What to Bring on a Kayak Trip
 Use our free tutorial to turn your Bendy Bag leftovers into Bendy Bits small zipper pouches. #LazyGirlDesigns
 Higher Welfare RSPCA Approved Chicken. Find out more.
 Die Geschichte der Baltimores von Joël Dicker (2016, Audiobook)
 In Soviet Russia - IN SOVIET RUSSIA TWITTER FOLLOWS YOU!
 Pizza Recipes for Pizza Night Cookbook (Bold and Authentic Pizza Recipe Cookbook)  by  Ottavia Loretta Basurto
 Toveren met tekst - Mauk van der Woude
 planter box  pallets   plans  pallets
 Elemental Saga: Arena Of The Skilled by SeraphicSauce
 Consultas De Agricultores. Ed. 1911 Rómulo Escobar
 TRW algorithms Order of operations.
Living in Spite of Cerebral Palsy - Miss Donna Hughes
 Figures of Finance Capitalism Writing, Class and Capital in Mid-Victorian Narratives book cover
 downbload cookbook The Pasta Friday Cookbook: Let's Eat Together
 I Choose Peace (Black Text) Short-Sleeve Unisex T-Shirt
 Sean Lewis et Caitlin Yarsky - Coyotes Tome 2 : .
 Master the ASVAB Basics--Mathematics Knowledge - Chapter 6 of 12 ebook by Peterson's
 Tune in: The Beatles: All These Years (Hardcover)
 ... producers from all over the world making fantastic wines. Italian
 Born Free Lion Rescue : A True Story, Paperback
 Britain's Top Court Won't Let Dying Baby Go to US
----------
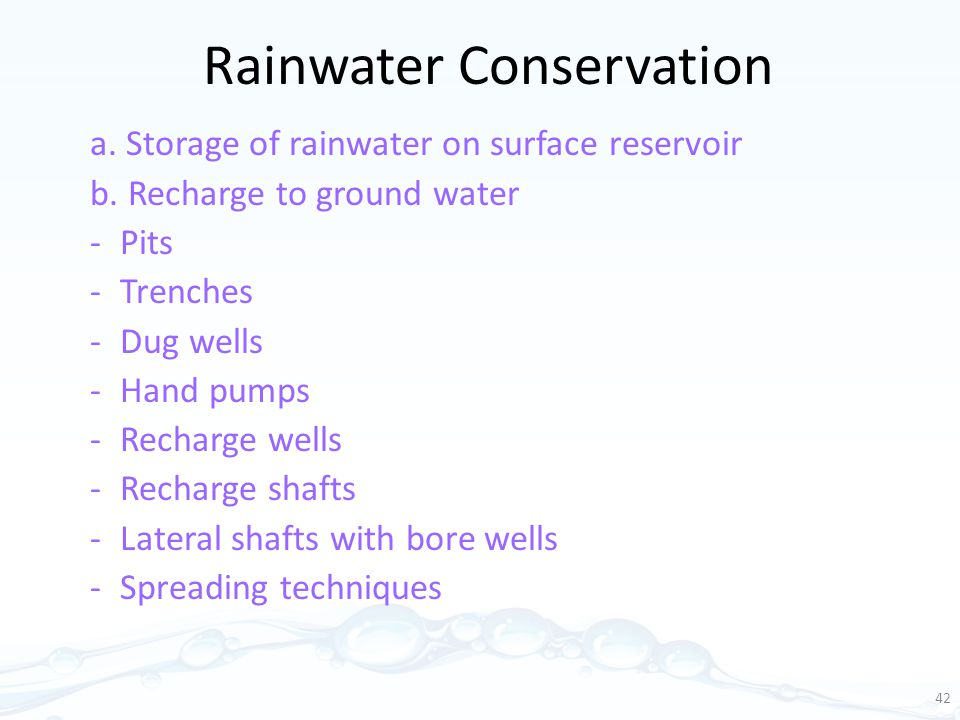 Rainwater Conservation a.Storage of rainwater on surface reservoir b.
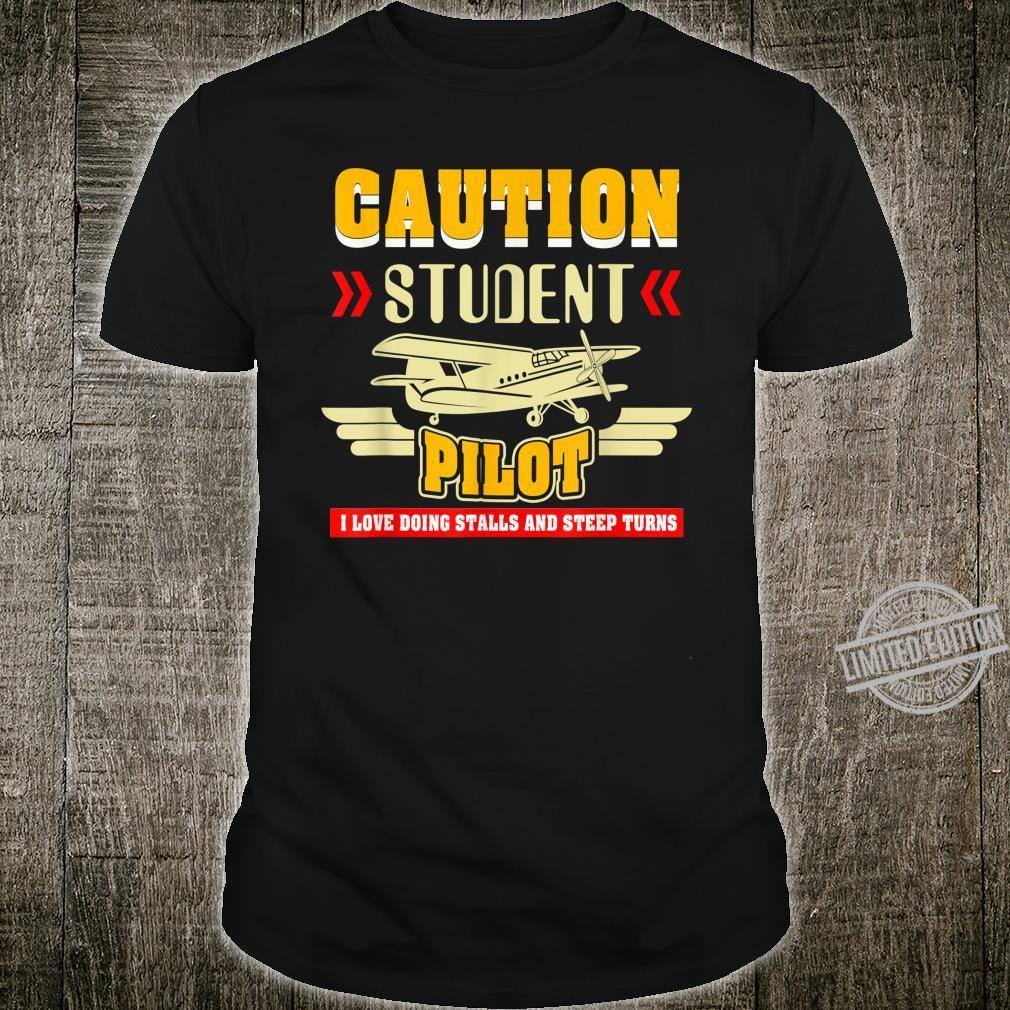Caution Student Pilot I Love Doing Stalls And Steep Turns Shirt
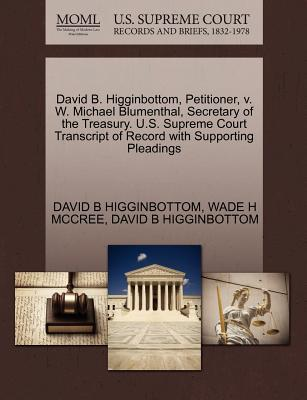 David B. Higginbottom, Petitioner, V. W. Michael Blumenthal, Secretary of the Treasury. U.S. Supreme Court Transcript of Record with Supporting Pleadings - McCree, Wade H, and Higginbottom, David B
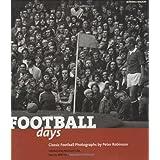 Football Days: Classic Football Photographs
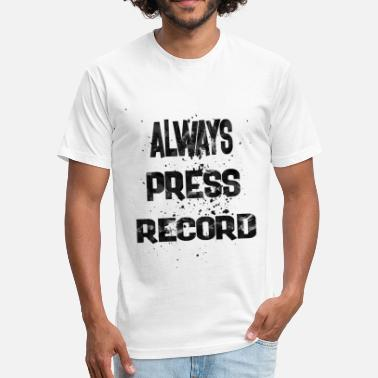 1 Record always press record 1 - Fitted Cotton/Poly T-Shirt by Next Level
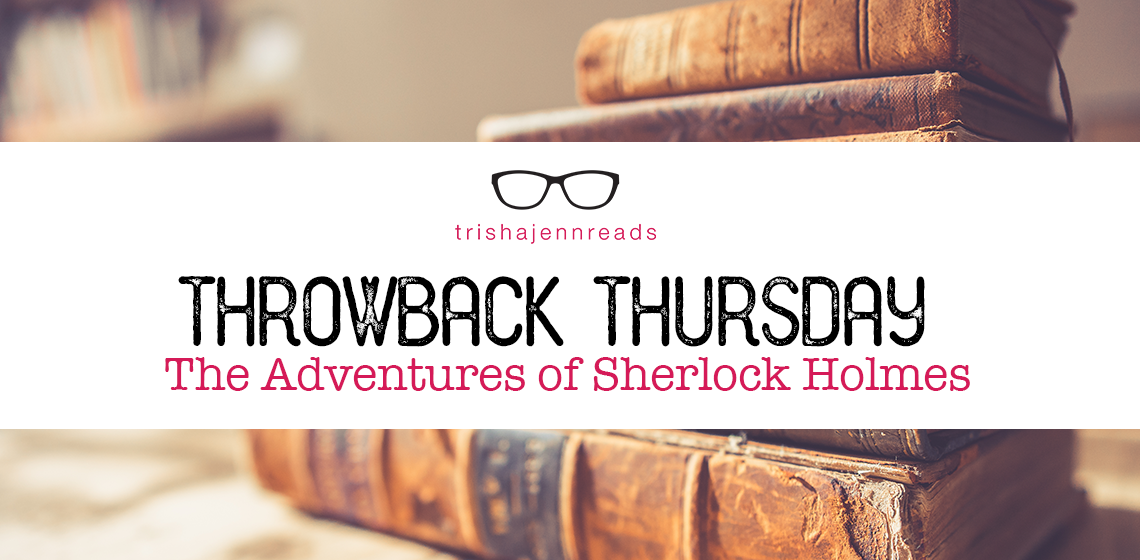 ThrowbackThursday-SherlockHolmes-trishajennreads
----------
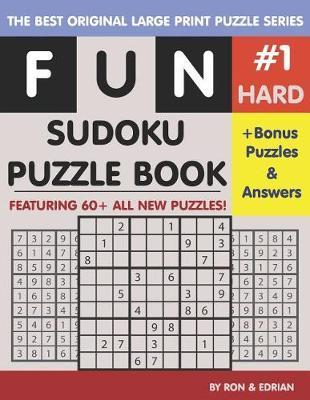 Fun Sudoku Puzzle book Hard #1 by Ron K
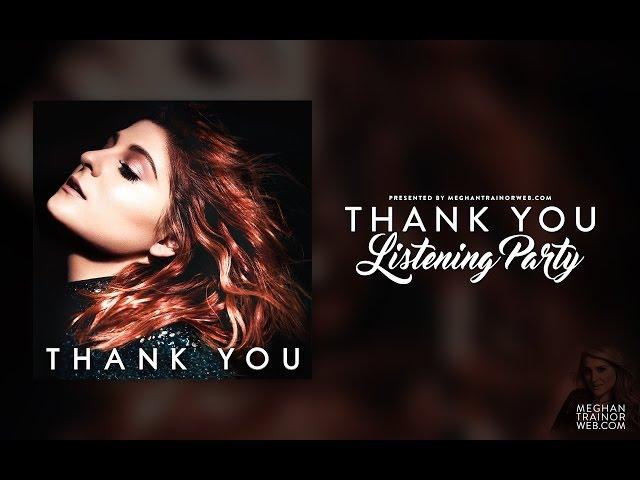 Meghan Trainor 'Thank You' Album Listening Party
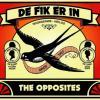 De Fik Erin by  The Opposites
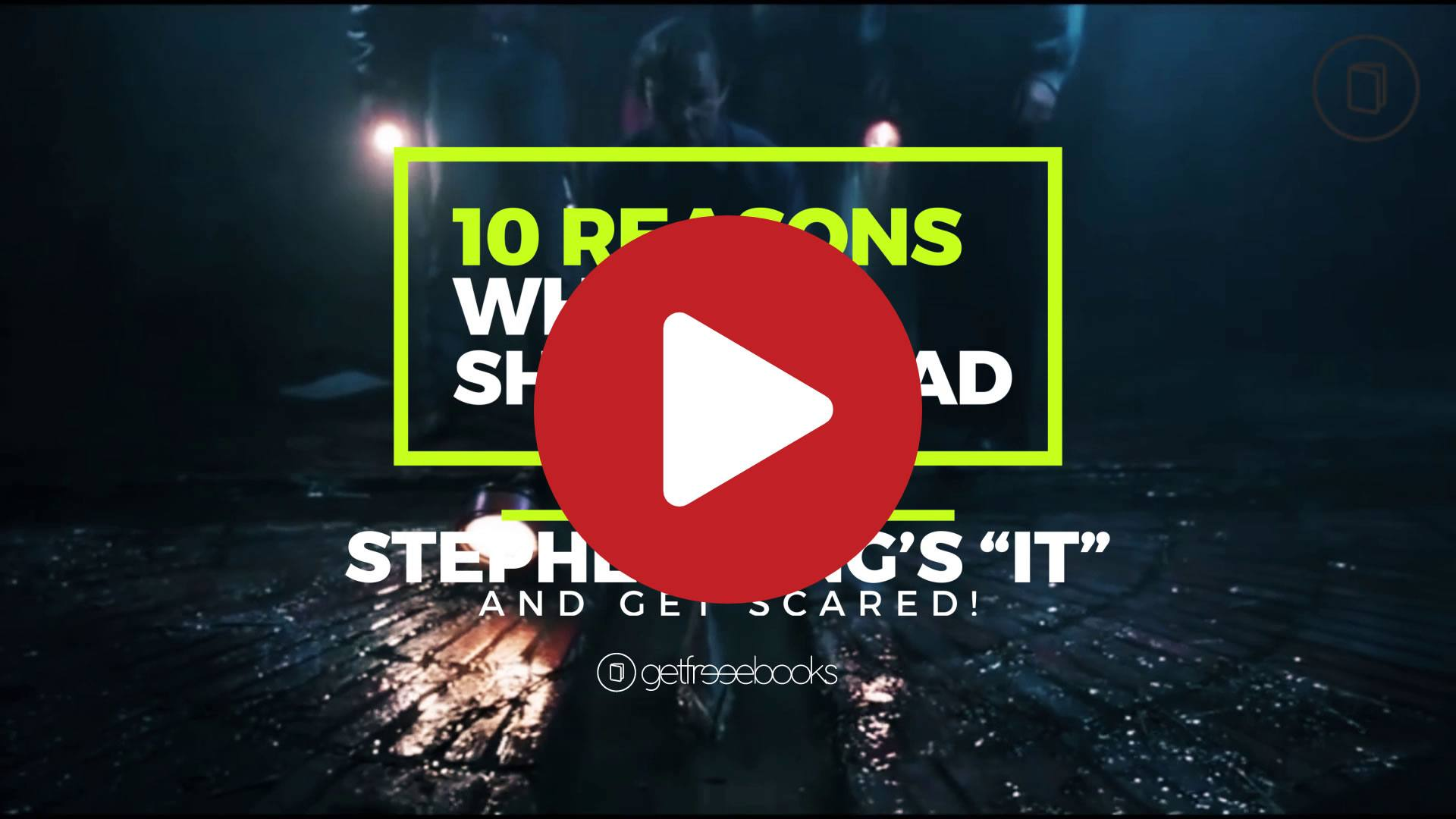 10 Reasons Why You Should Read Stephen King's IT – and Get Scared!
----------
● WORK REQUEST: Only the lines starting at the one that includes "Caution Student Pilot" and ending at the one that includes "ThrowbackThursday-SherlockHolmes-trishajennreads" should be retyped, exactly, from the records above; no pictures.

● REPLY:
Caution Student Pilot I Love Doing Stalls And Steep Turns Shirt
 David B. Higginbottom, Petitioner, V. W. Michael Blumenthal, Secretary of the Treasury. U.S. Supreme Court Transcript of Record with Supporting Pleadings - McCree, Wade H, and Higginbottom, David B
 Football Days: Classic Football Photographs
 1 Record always press record 1 - Fitted Cotton/Poly T-Shirt by Next Level
 ThrowbackThursday-SherlockHolmes-trishajennreads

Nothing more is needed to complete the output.